Have they been exported with regn.marks to roland cutting s/w?...to match both easily while placing on the tee...


----------



## BRC (Mar 27, 2007)

The thing about registration marks, they do not work on shirts!! If you put a registration mark on a shirt it will press onto the shirt. Unlike regular sign vinyl they don't peel off, they are permanent. Second, once you press the first layer onto the shirt you will have shrinkage and stretching making the marks pretty much useless. You can usually stretch the shirt to make the colors match but the registration marks would be of no use to you since the shrinkage is not consistant through the whole design.
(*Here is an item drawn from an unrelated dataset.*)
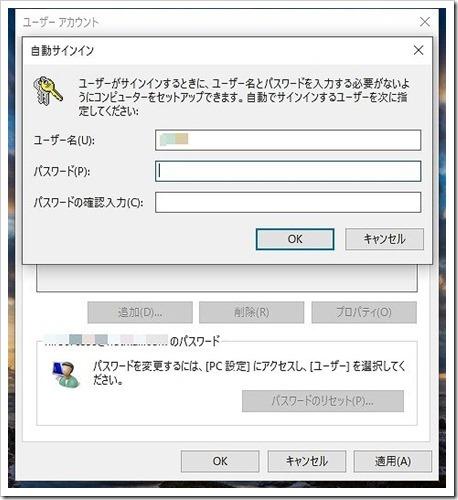s-004_010820_105716_AM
The good news is that the backing is usually tacky so you can see the how the design looks before you press it and if it doesn't match you can change it before you press it.


----------



## MotoskinGraphix (Apr 28, 2006)

sweetsridhar said:


> Have they been exported with regn.marks to roland cutting s/w?...to match both easily while placing on the tee...


It is thermoflex plus and no reg. marks. Overlays are quite simple, no need for reg. marks. I use Flexi as my software.


----------



## sweetsridhar (Jul 15, 2007)

MotoskinGraphix said:


> It is thermoflex plus and no reg. marks. Overlays are quite simple, no need for reg. marks. I use Flexi as my software.


Hi,,how about small designs with quite a lot of details....is it possible? if yes hows the weeding done for such designs where there are lots of separate objects?

last night i tried a logo of an institution..but couldnt make it because it was having many letters that are small...

is it basically like flex, flock, vinyl can only be done for bigger lettering, numbers etc..and not for smaller detailed illustations....

pls help me!!!


----------



## theflowerboxx (Mar 26, 2007)

sweetsridhar said:


> Hi,,how about small designs with quite a lot of details....is it possible? if yes hows the weeding done for such designs where there are lots of separate objects?
> 
> last night i tried a logo of an institution..but couldnt make it because it was having many letters that are small...
> 
> ...


Here is a pic I posted in another thread, it shows how tiny in marks on the square is. This is a single layer but I think you will get the picture. 

When doing small cuts turn the speed on the machine way down.

T-shirt vinyl is so much easier to cut and weed then sign vinyl is, at least to me it is.

Hope this helps.


----------



## critterracing (Aug 7, 2007)

hi everyone. 

can you put one color on top of the other and press at once or press each color separately?

thanks
aldo


----------



## MotoskinGraphix (Apr 28, 2006)

critterracing said:


> hi everyone.
> 
> can you put one color on top of the other and press at once or press each color separately?
> 
> ...


With Thermoflex and the sticky backing you need to press each color sep. unless they dont overlap. First press is 5 seconds and peel away. second press around 20-25 seconds and peel away.


----------



## Chainy (Jun 15, 2007)

I tried this with Avery PolyFlex. It did work, but with the second layer (orange), the white glue from the backing oozed out all way around (only a small amount but it shows).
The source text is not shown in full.